19. The disk drive of claim 18, wherein the high-frequency oscillatory elements comprise a first high-frequency oscillatory element, which comprises an oscillatory layer and a spin injection layer, and a second high-frequency oscillatory element, which comprises an oscillatory layer different from the oscillatory layer of the first high-frequency oscillatory element in magnetic resonance frequency and the spin injection layer shared with the first high-frequency oscillatory element.

20. The disk drive of claim 18, wherein the magnetic material layers are in the form of magnetic dots with different magnetic resonance frequencies.

21. The disk drive of claim 19, wherein the magnetic material layers are in the form of magnetic dots with different magnetic resonance frequencies.

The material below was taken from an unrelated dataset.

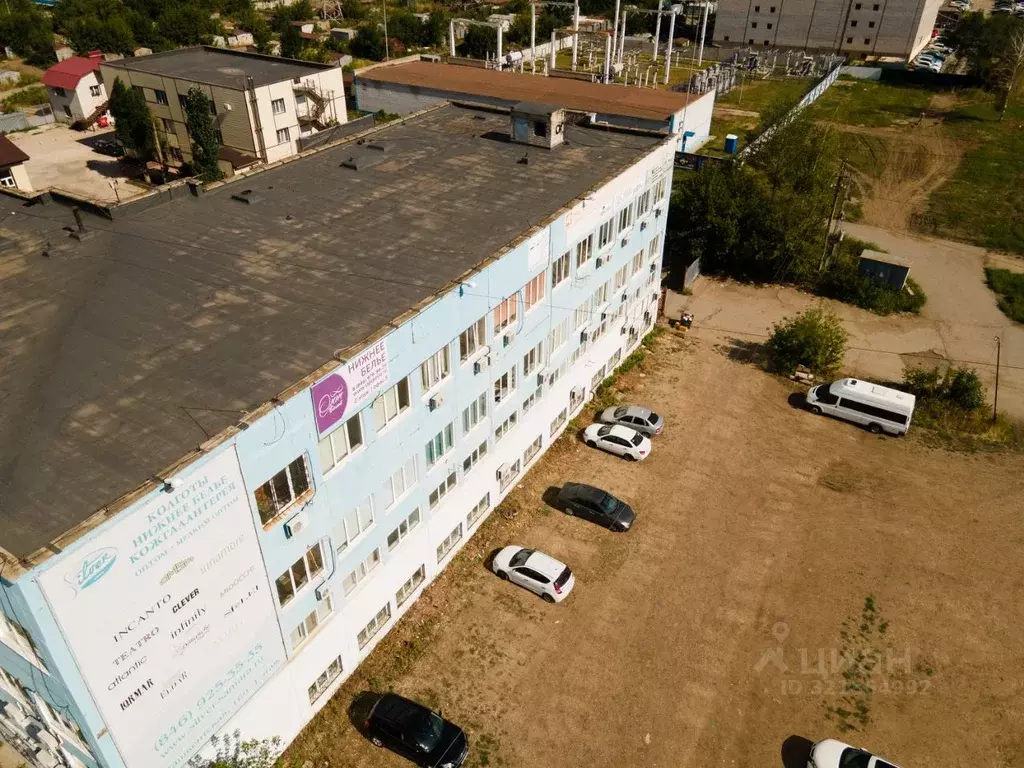 Офис в Самарская область, Самара Ташкентская ул., 169 (53 м) - Фото 1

22. The disk drive of claim 20, wherein the magnetic material layers in the form of magnetic dots are alternately arranged in a direction of rotation of the recording medium so as to be magnetically separated from one another.

23. The disk drive of claim 21, wherein the magnetic material layers in the form of magnetic dots are alternately arranged in a direction of rotation of the recording medium so as to be magnetically separated from one another.

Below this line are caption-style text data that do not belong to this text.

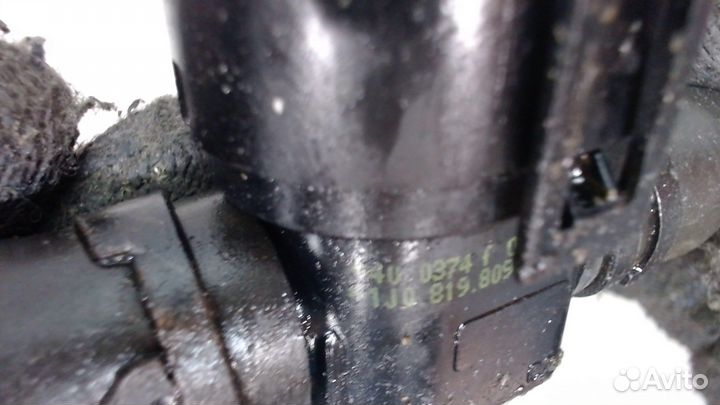 Кран отопителя Volkswagen Touareg, 2011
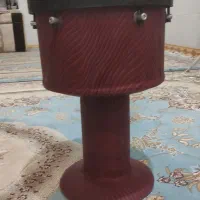 تنبک نونوهیچی استفاده نشده|سازهای سنتی|بهبهان, |دیوار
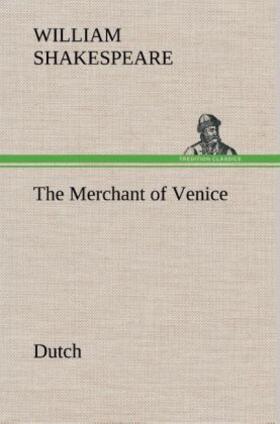 Shakespeare |  The Merchant of Venice. Dutch | Buch |  Sack Fachmedien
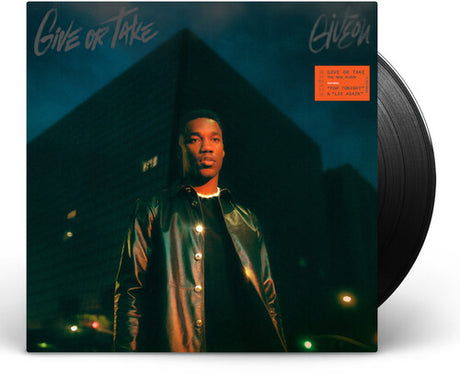 Give Or Take, Giveon, LP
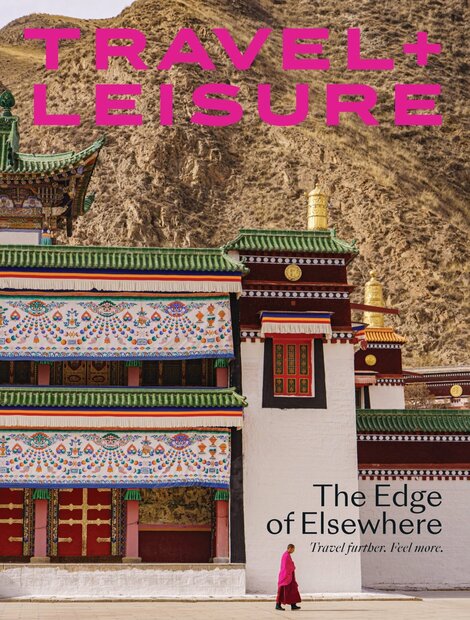 Travel + Leisure Magazine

24. The disk drive of claim 20, wherein the magnetic dots with the same magnetic resonance frequency are arranged radially relative to the recording medium.

25. The disk drive of claim 21, wherein the magnetic dots with the same magnetic resonance frequency are arranged radially relative to the recording medium.

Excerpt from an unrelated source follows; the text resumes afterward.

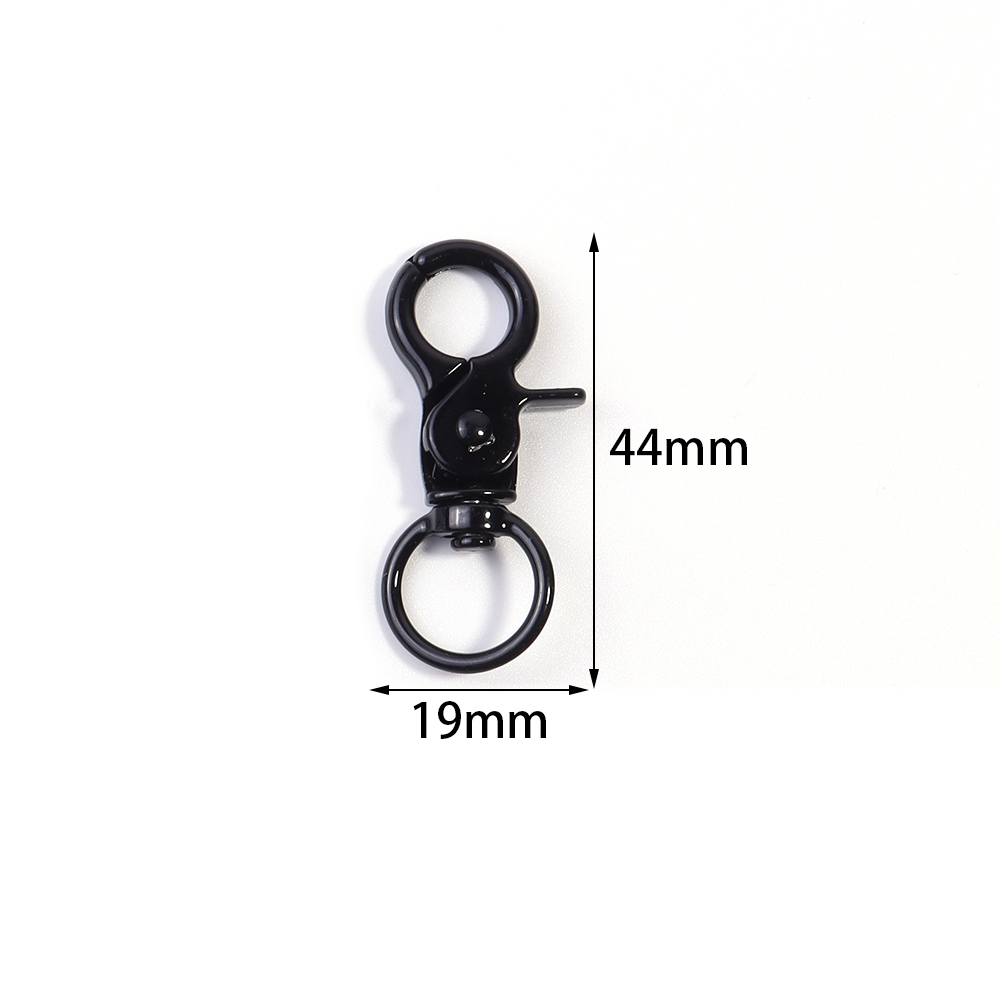 5Pcs/Lot Colorful Swivel Lobst - Fishing Swivel Connector incelemesi ve fiyatı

26. The disk drive of claim 22, wherein the magnetic dots with the same magnetic resonance frequency are arranged radially relative to the recording medium.

27. The disk drive of claim 23, wherein the magnetic dots with the same magnetic resonance frequency are arranged radially relative to the recording medium.

28. The disk drive of claim 20, wherein the magnetic dots are arranged in a zigzag pattern in a direction of rotation of the recording medium.

29. The disk drive of claim 21, wherein the magnetic dots are arranged in a zigzag pattern in a direction of rotation of the recording medium.

30. The disk drive of claim 22, wherein the magnetic dots are arranged in a zigzag pattern in a direction of rotation of the recording medium.

31. The disk drive of claim 23, wherein the magnetic dots are arranged in a zigzag pattern in a direction of rotation of the recording medium.

32. The disk drive of claim 24, wherein the magnetic dots are arranged in a zigzag pattern in a direction of rotation of the recording medium.

33. The disk drive of claim 25, wherein the magnetic dots are arranged in a zigzag pattern in a direction of rotation of the recording medium.

34. The disk drive of claim 26, wherein the magnetic dots are arranged in a zigzag pattern in a direction of rotation of the recording medium.

35. The disk drive of claim 27, wherein the magnetic dots are arranged in a zigzag pattern in a direction of rotation of the recording medium.